▶ **What is being asked**:
Pictures aside, repeat every entry exactly.

▶ **Available records**:

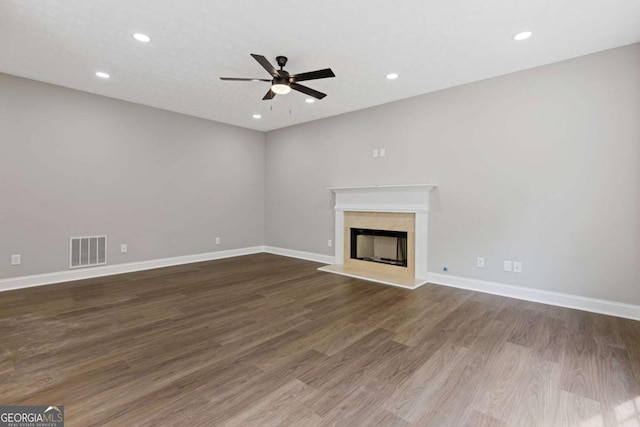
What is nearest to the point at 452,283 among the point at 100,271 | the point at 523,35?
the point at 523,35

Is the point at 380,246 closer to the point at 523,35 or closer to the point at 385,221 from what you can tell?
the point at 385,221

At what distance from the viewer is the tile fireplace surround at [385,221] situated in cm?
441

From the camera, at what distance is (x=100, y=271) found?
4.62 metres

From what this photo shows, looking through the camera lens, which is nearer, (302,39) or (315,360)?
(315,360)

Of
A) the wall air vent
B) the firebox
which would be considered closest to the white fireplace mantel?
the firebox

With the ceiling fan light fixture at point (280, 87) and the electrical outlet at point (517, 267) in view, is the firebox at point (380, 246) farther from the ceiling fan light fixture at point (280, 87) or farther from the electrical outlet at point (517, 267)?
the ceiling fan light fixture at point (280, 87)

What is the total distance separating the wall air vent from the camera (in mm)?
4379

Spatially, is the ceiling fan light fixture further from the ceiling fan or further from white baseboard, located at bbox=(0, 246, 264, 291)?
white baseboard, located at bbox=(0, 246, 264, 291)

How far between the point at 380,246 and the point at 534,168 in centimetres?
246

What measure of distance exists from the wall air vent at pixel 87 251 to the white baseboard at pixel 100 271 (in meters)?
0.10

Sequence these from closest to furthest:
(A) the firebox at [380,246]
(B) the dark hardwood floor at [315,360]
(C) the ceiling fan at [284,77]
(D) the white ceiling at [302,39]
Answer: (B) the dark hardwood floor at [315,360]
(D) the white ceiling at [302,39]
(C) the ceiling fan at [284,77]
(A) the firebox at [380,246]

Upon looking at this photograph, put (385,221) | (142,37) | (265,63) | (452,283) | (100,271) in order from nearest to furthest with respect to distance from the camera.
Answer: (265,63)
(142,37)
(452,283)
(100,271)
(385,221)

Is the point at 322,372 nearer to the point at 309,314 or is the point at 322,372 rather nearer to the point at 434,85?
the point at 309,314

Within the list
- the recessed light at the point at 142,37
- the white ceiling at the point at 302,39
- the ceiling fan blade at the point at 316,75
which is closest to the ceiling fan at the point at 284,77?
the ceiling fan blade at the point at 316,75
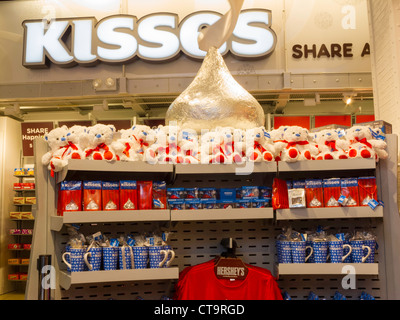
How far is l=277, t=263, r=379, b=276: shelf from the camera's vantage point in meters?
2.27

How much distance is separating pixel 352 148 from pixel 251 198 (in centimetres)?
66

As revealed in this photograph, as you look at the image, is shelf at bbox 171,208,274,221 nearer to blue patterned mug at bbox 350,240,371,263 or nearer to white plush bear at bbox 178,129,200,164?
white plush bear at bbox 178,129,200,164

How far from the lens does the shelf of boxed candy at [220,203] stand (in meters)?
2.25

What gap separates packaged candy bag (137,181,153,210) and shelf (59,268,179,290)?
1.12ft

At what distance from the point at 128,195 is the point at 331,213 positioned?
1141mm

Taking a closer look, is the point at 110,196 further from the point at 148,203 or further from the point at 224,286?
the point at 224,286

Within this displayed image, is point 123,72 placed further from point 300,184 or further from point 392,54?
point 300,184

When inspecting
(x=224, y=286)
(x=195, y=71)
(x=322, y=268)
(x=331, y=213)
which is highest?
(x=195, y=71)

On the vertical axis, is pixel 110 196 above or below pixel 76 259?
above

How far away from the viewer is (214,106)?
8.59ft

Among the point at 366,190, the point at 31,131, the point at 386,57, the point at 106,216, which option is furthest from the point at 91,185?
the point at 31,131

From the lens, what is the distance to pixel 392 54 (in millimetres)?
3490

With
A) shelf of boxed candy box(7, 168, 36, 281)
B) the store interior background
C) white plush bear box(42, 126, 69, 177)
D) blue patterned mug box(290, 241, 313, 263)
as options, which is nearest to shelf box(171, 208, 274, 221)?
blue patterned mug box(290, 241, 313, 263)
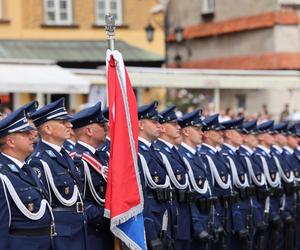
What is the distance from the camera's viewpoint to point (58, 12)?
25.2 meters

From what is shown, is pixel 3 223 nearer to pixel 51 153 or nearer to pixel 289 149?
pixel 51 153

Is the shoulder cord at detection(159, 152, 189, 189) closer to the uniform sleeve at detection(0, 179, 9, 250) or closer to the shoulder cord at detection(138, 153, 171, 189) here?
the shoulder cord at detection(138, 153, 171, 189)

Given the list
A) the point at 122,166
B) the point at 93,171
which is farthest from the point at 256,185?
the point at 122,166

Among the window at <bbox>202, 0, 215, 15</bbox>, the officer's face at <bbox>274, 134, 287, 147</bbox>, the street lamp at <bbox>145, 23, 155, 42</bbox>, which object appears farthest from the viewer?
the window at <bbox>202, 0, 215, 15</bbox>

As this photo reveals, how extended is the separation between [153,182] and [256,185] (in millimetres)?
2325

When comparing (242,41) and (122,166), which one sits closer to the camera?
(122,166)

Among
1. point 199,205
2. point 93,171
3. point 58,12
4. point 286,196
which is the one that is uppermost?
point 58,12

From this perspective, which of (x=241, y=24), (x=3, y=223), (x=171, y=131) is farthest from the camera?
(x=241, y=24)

▶ **Solution below**:
What is nearest to the point at 452,283 among the point at 100,271 | the point at 523,35?
the point at 523,35

Is the point at 380,246 closer to the point at 523,35 or closer to the point at 385,221 from what you can tell?
the point at 385,221

At what distance from the viewer is the tile fireplace surround at [385,221] situated in cm?
441

From the camera, at what distance is (x=100, y=271) found?
4.62 metres

From what this photo shows, looking through the camera lens, which is nearer, (302,39) or (315,360)?
(315,360)

Of
A) the wall air vent
B) the firebox
which would be considered closest to the white fireplace mantel?
the firebox

With the ceiling fan light fixture at point (280, 87) and the electrical outlet at point (517, 267) in view, is the firebox at point (380, 246) farther from the ceiling fan light fixture at point (280, 87) or farther from the electrical outlet at point (517, 267)?
the ceiling fan light fixture at point (280, 87)

What is the total distance separating the wall air vent from the camera (in mm)?
4379

Spatially, is the ceiling fan light fixture further from the ceiling fan or further from white baseboard, located at bbox=(0, 246, 264, 291)?
white baseboard, located at bbox=(0, 246, 264, 291)

How far between the point at 380,246 and the point at 534,168 in centimetres?
246

What measure of distance exists from the wall air vent at pixel 87 251 to the white baseboard at pixel 100 271 (in meters)?
0.10

Sequence these from closest to furthest:
(A) the firebox at [380,246]
(B) the dark hardwood floor at [315,360]
(C) the ceiling fan at [284,77]
(D) the white ceiling at [302,39]
Answer: (B) the dark hardwood floor at [315,360]
(D) the white ceiling at [302,39]
(C) the ceiling fan at [284,77]
(A) the firebox at [380,246]

Upon looking at this photograph, put (385,221) | (142,37) | (265,63) | (452,283) | (100,271) in order from nearest to furthest with respect to distance from the camera.
Answer: (265,63)
(142,37)
(452,283)
(100,271)
(385,221)

Is the point at 322,372 nearer to the point at 309,314 or is the point at 322,372 rather nearer to the point at 434,85?
the point at 309,314

Within the list
- the recessed light at the point at 142,37
- the white ceiling at the point at 302,39
- the ceiling fan blade at the point at 316,75
which is closest to the ceiling fan at the point at 284,77?
the ceiling fan blade at the point at 316,75
How far is l=277, t=263, r=379, b=276: shelf from the camera's vantage point in meters?
2.27

How much distance is separating pixel 352 148 from pixel 251 198 (in centimetres)?
66

As revealed in this photograph, as you look at the image, is shelf at bbox 171,208,274,221 nearer to blue patterned mug at bbox 350,240,371,263 or nearer to white plush bear at bbox 178,129,200,164?
white plush bear at bbox 178,129,200,164

How far from the lens does the shelf of boxed candy at [220,203] stand (in meters)?
2.25

What gap separates packaged candy bag (137,181,153,210) and shelf (59,268,179,290)?
1.12ft

At what distance from the point at 128,195 is the point at 331,213 positioned?
1141mm

Taking a closer look, is the point at 110,196 further from the point at 148,203 or further from the point at 224,286?
the point at 224,286

Within this displayed image, is point 123,72 placed further from point 300,184 or further from point 392,54?
point 300,184

When inspecting
(x=224, y=286)
(x=195, y=71)
(x=322, y=268)
(x=331, y=213)
which is highest?
(x=195, y=71)

On the vertical axis, is pixel 110 196 above or below pixel 76 259?
above

How far away from the viewer is (214,106)?
8.59ft

Among the point at 366,190, the point at 31,131, the point at 386,57, the point at 106,216, which option is furthest from the point at 91,185?
the point at 31,131

From the lens, what is the distance to pixel 392 54 (in millimetres)?
3490

With
A) shelf of boxed candy box(7, 168, 36, 281)
B) the store interior background
C) white plush bear box(42, 126, 69, 177)
D) blue patterned mug box(290, 241, 313, 263)
as options, which is nearest to shelf box(171, 208, 274, 221)?
blue patterned mug box(290, 241, 313, 263)
What is the distance from the camera's viewpoint to point (58, 12)?
25.2 meters

From what is shown, is pixel 3 223 nearer to pixel 51 153 or nearer to pixel 289 149?
pixel 51 153

Is the shoulder cord at detection(159, 152, 189, 189) closer to the uniform sleeve at detection(0, 179, 9, 250) or closer to the shoulder cord at detection(138, 153, 171, 189) here?
the shoulder cord at detection(138, 153, 171, 189)

Given the list
A) the point at 122,166
B) the point at 93,171
which is farthest from the point at 256,185?
the point at 122,166

Among the window at <bbox>202, 0, 215, 15</bbox>, the officer's face at <bbox>274, 134, 287, 147</bbox>, the street lamp at <bbox>145, 23, 155, 42</bbox>, which object appears farthest from the viewer?
the window at <bbox>202, 0, 215, 15</bbox>

As this photo reveals, how extended is the separation between [153,182] and [256,185] (in millimetres)?
2325

When comparing (242,41) and (122,166), which one sits closer to the camera?
(122,166)

Among
1. point 199,205
2. point 93,171
3. point 58,12
4. point 286,196
which is the one that is uppermost?
point 58,12

From this perspective, which of (x=241, y=24), (x=3, y=223), (x=171, y=131) is farthest from the camera?
(x=241, y=24)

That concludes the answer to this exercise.